◆ **Instructions to follow**
Copy out each line of the data that includes the string "POST".

Top of Raw data

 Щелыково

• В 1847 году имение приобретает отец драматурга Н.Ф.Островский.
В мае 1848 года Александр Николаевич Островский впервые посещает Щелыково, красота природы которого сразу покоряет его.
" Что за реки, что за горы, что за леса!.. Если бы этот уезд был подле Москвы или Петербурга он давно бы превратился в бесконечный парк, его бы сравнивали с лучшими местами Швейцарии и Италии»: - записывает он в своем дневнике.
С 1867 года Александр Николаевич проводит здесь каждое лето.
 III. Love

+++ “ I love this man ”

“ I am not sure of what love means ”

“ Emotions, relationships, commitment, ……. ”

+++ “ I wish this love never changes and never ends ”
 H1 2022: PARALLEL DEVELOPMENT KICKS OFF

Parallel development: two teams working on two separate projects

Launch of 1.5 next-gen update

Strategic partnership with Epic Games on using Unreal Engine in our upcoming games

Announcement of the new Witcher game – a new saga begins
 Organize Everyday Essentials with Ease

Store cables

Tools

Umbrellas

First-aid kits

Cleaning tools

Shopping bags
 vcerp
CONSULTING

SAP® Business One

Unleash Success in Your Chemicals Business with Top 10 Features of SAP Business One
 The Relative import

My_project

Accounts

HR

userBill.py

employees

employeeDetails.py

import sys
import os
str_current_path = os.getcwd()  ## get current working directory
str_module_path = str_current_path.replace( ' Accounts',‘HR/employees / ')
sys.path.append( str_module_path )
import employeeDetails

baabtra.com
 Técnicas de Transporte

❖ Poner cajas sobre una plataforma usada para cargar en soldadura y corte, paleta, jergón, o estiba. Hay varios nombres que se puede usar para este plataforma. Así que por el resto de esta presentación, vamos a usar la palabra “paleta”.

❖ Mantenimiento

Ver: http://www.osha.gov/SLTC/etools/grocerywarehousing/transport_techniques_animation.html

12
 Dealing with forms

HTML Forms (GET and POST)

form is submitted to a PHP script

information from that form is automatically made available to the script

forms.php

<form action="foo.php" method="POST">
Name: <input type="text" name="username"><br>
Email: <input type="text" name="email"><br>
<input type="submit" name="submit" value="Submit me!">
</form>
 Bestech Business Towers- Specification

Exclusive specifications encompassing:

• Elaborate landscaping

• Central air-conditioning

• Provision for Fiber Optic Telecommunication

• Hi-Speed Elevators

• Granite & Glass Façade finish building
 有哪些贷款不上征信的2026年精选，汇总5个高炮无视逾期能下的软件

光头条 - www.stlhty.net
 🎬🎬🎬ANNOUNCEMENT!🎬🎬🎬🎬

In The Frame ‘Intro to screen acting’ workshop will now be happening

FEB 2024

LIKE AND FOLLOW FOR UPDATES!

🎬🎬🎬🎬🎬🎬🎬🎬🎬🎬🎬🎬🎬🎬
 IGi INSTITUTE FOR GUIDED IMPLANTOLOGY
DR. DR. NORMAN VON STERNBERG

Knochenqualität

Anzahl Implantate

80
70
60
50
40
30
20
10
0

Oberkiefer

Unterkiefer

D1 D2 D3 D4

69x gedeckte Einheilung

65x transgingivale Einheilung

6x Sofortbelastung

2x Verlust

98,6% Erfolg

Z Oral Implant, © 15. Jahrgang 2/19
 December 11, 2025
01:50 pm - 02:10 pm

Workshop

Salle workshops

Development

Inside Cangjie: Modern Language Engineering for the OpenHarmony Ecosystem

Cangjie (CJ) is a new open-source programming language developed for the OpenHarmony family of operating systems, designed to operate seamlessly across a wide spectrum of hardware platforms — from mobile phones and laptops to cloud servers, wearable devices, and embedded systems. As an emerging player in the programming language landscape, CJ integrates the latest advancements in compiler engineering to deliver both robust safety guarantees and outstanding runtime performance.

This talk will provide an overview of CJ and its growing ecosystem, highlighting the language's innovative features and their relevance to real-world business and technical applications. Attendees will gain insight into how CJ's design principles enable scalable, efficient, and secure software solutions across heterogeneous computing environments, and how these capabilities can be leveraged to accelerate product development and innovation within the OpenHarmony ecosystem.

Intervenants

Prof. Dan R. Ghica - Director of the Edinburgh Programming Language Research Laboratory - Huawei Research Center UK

Bottom of Raw data

◆ **Response**
HTML Forms (GET and POST)
<form action="foo.php" method="POST">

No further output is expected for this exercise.